Variant 5: Explicit load balancing (SpMV-CSR-Bal)
  • because we cannot guarantee the “density” of the non-zeros in every row The matrix is split explicitly into p disjoint row bands so that each band contains roughly N/p nonzero elements. The width of bands varies - sparse regions get wider bands, dense regions get narrower bands - but each thread processes approximately the same computational work.

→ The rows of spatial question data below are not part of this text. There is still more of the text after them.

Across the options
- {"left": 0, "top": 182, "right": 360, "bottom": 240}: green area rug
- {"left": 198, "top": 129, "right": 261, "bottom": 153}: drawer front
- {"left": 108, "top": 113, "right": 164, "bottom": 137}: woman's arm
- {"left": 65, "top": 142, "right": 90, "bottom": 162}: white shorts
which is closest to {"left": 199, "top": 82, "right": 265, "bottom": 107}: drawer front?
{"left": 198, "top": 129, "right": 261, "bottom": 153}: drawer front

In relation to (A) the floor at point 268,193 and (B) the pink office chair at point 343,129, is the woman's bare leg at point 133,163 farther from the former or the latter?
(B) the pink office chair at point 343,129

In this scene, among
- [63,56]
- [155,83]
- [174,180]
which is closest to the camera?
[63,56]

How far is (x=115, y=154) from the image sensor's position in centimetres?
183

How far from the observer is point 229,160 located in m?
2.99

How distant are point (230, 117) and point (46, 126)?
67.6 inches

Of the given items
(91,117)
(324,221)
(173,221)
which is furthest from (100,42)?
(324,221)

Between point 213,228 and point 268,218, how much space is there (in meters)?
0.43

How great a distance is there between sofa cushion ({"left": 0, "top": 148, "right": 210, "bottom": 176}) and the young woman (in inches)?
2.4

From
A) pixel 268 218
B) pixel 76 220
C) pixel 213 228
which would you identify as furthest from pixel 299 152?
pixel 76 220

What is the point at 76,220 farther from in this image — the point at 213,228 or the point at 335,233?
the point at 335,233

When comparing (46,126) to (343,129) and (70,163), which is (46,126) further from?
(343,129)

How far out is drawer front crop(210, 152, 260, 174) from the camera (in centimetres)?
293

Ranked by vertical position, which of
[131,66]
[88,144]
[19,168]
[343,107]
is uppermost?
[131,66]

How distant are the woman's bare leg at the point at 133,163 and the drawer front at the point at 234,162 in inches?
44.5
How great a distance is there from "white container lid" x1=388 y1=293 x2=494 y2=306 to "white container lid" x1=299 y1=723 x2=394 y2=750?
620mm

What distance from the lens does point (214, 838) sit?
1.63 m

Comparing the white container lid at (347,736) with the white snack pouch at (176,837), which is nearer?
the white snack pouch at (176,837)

Algorithm: Each thread τ_j (1 ≤ j ≤ p-1) computes its ideal left splitting index as j × N/p in A.Elems, then uses binary search on A.RowStart to find the first row k_j such that A.RowStart[k_j] ≥ j × N/p. This is the real left splitting index. The thread processes all rows from its real left splitting index to just before the next thread’s real left splitting index. Concrete example: For n = 15, N = 42, p = 3: ideal split is 14 + 14 + 14. After snapping to row boundaries, the actual split becomes 16 + 16 + 10.

int band[p+1];
band[p] = n;
 
#pragma omp parallel
{ int my_id = omp_get_thread_num();
  int my_ILSI = my_id * N / p;  // my IDEAL left splitting index in A.Elems
  band[my_id] = binary_search(A.RowStart, my_ILSI);
  // find my 1st row s.t. RowStart[row] >= my_ILSI
 
  #pragma omp barrier  // all threads must finish computing boundaries
 
  for (int i = band[my_id]; i < band[my_id+1]; i++) {
      float sum = 0.0;
      for (int k = A.RowStart[i]; k < A.RowStart[i+1]; k++)
          sum += A.Elems[k] * x[A.ColInd[k]];
      y[i] = sum;
  }
}

The barrier is essential: all threads must finish computing their boundaries before any thread starts reading its neighbor’s boundary. After the barrier, each thread processes its band using the standard sequential CSR SpMVM - no atomic operations needed. Binary search has O(log n) cost, negligible compared to the O(N/p) computation.

Every thread can compute its band independently based on its rank, using binary search in the RowStart array.

  • binary search will do a almost-perfect split and then each thread can operate independently

Comprehensive comparison of parallel SpMVM variants

VariantAtomicFalse sharingLoad balanceOverheadBest for
COO parallelYesUnavoidableDepends on scheduleAtomic serializationNever recommended
CSR staticNoEliminable (alignment)Poor (irregular rows)MinimalUniform-density matrices
CSR static,1NoSignificantSlightly better than staticMinimalAlmost never preferable
CSR static,16NoEliminatedGood (cyclic sampling)MinimalGood general-purpose choice
CSR dynamic,KNoEliminable (K multiple of X)Good to excellentDynamic dispatch overheadDense matrices with irregular rows
CSR balancedNoNot guaranteedExcellentO(p log n) binary search + 1 barrierBest overall for most matrices

Experimental results (12-core CPU, 6 real matrices)

Matrixn [M]N [M]N/nT_COO [ms]T_CSR [ms]
circuit5M5.559.510.719498
FullChip3.026.68.98253
Rajat314.720.34.35637
Nlpkkt1203.595.126.8283144
ldoor0.9542.544.614371
TSOPF_RS_b23830.03816.24246923

CSR is sequentially approximately 2× faster than COO because it reads less data (no RowInd array) and performs only n writes to shared memory instead of N.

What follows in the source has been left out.